Natural and Man-Made Disasters,
The 1974 Super Outbreak was one of the most violent tornadic events on record in the United States. It spawned 148 tornadoes, the largest number of tornadoes ever produced by one storm system. Thirty of these tornadoes were classified as F4 or F5 on the Fujita-Pearson Scale (Fujita Scale).
Before this fourteen state rampage was finished, over 300 people had lost their lives in 48 killer tornadoes.
On the morning of April 3rd, an area of low pressure was located in central Kansas. A warm front extended east-northeastward through the lower Ohio River Valley. South of this front, extremely unstable air had gathered during the overnight hours and was rapidly spreading north.

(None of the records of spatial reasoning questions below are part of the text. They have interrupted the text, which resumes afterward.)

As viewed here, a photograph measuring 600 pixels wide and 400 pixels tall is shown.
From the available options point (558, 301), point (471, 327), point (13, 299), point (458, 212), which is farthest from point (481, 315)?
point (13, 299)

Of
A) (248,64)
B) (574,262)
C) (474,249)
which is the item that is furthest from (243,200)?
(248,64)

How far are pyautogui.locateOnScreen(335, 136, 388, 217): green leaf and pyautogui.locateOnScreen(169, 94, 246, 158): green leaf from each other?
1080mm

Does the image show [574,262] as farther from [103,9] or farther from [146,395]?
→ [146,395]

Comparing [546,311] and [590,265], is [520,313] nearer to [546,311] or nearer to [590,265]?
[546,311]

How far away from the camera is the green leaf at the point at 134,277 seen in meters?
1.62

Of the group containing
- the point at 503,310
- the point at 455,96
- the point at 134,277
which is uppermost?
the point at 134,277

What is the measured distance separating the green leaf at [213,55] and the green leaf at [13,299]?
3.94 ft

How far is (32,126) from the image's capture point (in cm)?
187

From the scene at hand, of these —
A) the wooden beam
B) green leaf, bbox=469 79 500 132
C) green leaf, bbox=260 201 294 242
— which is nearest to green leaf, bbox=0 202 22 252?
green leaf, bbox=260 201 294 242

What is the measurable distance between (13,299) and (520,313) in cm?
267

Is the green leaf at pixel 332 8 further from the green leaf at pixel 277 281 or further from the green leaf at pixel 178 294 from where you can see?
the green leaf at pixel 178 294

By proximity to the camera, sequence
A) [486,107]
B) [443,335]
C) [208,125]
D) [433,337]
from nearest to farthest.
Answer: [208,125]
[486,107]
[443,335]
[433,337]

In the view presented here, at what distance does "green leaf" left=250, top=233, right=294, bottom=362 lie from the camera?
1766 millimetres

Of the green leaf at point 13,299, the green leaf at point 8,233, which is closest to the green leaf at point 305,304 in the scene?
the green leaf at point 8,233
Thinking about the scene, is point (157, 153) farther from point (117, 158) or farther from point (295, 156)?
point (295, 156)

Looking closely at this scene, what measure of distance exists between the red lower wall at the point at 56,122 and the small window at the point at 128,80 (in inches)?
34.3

A cold front stretched from the area of low pressure south through Texas. At the upper levels of the atmosphere, a powerful trough was spreading strong winds aloft over much of the eastern half of the country.
With the warm air in place and a cold front approaching, along with favorable upper air dynamics, intense thunderstorms developed rapidly in the afternoon of April 3rd. Those thunderstorms spawned nearly 150 tornadoes across parts of the Midwest, Ohio and Tennessee River Valleys and Southern states from the afternoon of the 3rd into the early morning hours of the 4th.
An astonishing six F5 tornadoes were spawned. An F5 tornado hit Guin, Alabama, destroying the entire town and killing 20. Fortunately for Huntsville, Alabama, the tornado lifted back into clouds just before reaching the city limits.
Nearly 30 people perished in Brandenburg, Kentucky when another F5 tornado touched down, leaving the town in ruins. Over 300 homes were destroyed and over 2,100 were damaged by an F5 in Xenia, Ohio, which killed 34.